I don't know what name you give to the attack that's killed maybe a million civilians in Iraq and maybe a half a million children--which is a price the secretary of state says we're willing to pay. Is there a name for that?
Supporting Israeli atrocities is another one. Supporting Turkey's crushing of its own Kurdish population, for which the Clinton administration gave the decisive support--80 percent of the arms, escalating as atrocities increased--is another. Or take the bombing of the Sudan, one little footnote, so small that it is casually mentioned in passing in reports on the background to the September 11 crimes.
How would the same commentators react if the bin Laden network blew up half the pharmaceutical supplies in the U.S. and the facilities for replenishing them? Or Israel? Or any country where people matter? Although that's not a fair analogy, because the U.S. target is a poor country which had few enough drugs and vaccines to begin with and can't replenish them. Nobody knows how many thousands or tens of thousands of deaths resulted from that single atrocity, and to bring up that death toll is considered scandalous. If somebody did that to the U.S. or its allies, can you imagine the reaction?
Or to return to "our own little region over here," as Henry Stimson called it, take Cuba. After many years of terror beginning in late 1959, including very serious atrocities, Cuba should have the right to resort to violence against the U.S. according to U.S. doctrine that is scarcely questioned. It is, unfortunately, all too easy to continue, not only with regard to the U.S. but also other terrorist states.

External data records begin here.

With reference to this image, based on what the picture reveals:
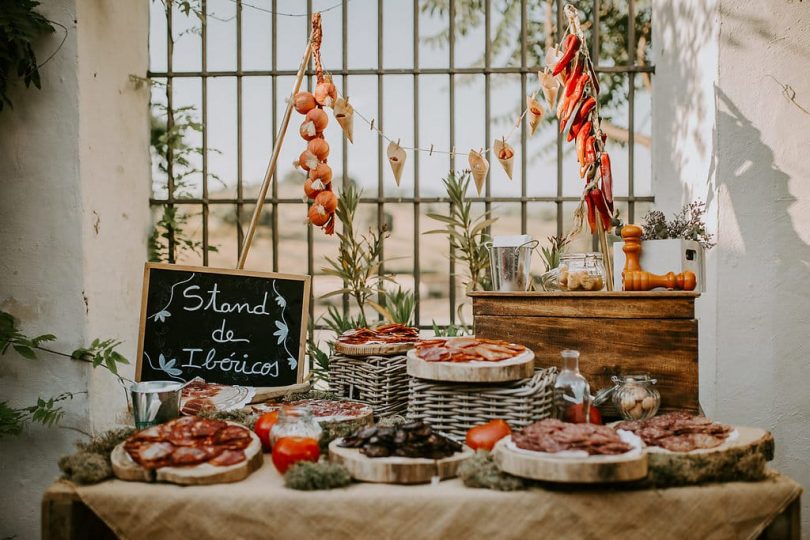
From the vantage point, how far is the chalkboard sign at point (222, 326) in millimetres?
2406

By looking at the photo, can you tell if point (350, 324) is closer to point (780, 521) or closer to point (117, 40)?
point (117, 40)

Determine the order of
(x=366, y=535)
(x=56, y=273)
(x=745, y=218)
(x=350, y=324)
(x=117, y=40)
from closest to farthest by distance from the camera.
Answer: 1. (x=366, y=535)
2. (x=745, y=218)
3. (x=56, y=273)
4. (x=117, y=40)
5. (x=350, y=324)

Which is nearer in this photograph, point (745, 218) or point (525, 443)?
point (525, 443)

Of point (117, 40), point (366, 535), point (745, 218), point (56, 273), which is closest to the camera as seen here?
point (366, 535)

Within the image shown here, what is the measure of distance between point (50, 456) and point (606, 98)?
3393 millimetres

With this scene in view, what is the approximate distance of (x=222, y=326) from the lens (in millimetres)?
2443

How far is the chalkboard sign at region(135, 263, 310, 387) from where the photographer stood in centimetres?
241

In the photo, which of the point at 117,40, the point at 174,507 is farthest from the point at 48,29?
the point at 174,507

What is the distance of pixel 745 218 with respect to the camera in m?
2.77

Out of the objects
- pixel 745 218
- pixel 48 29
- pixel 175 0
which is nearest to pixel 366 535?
pixel 745 218

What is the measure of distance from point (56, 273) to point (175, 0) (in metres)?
1.70

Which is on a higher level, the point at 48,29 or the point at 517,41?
the point at 517,41

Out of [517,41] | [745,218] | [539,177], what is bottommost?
[745,218]

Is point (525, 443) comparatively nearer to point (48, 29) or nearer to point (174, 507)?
point (174, 507)
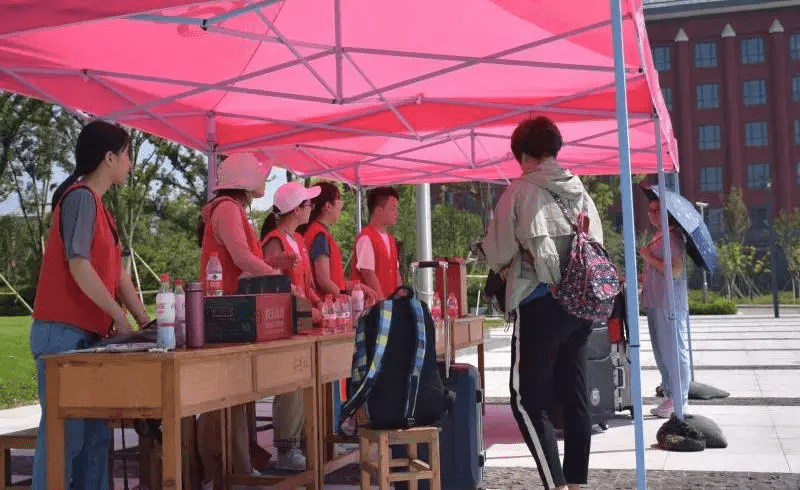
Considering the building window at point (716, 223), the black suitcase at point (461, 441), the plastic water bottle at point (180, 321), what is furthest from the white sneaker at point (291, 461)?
the building window at point (716, 223)

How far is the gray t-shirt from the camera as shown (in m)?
4.34

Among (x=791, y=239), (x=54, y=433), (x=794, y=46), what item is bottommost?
(x=54, y=433)

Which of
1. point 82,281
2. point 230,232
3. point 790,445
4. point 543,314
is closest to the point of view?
point 82,281

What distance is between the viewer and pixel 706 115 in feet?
224

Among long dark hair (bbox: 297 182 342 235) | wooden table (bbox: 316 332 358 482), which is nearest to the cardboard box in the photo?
long dark hair (bbox: 297 182 342 235)

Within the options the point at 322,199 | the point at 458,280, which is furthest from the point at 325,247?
the point at 458,280

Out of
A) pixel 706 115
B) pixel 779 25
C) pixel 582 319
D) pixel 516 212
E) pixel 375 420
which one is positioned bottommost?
pixel 375 420

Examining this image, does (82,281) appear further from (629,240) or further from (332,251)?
(332,251)

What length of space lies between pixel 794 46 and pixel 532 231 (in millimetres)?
67855

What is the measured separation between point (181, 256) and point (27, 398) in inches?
810

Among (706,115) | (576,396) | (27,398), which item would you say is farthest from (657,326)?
(706,115)

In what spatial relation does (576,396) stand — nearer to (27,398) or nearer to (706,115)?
(27,398)

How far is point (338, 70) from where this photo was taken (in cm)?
781

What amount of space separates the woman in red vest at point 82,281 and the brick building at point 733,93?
213ft
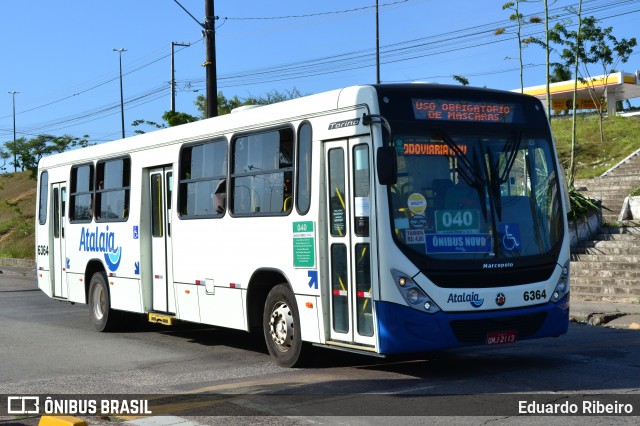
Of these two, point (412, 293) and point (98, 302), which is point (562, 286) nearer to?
point (412, 293)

The U.S. is officially committed to what is called "low-intensity warfare." That's the official doctrine. If you read the definition of low-intensity conflict in army manuals and compare it with official definitions of "terrorism" in army manuals, or the U.S. Code, you find they're almost the same.
Terrorism is the use of coercive means aimed at civilian populations in an effort to achieve political, religious, or other aims. That's what the World Trade Center bombing was, a particularly horrifying terrorist crime. And that's official [U.S. government] doctrine. I mentioned a couple of examples. We could go on and on.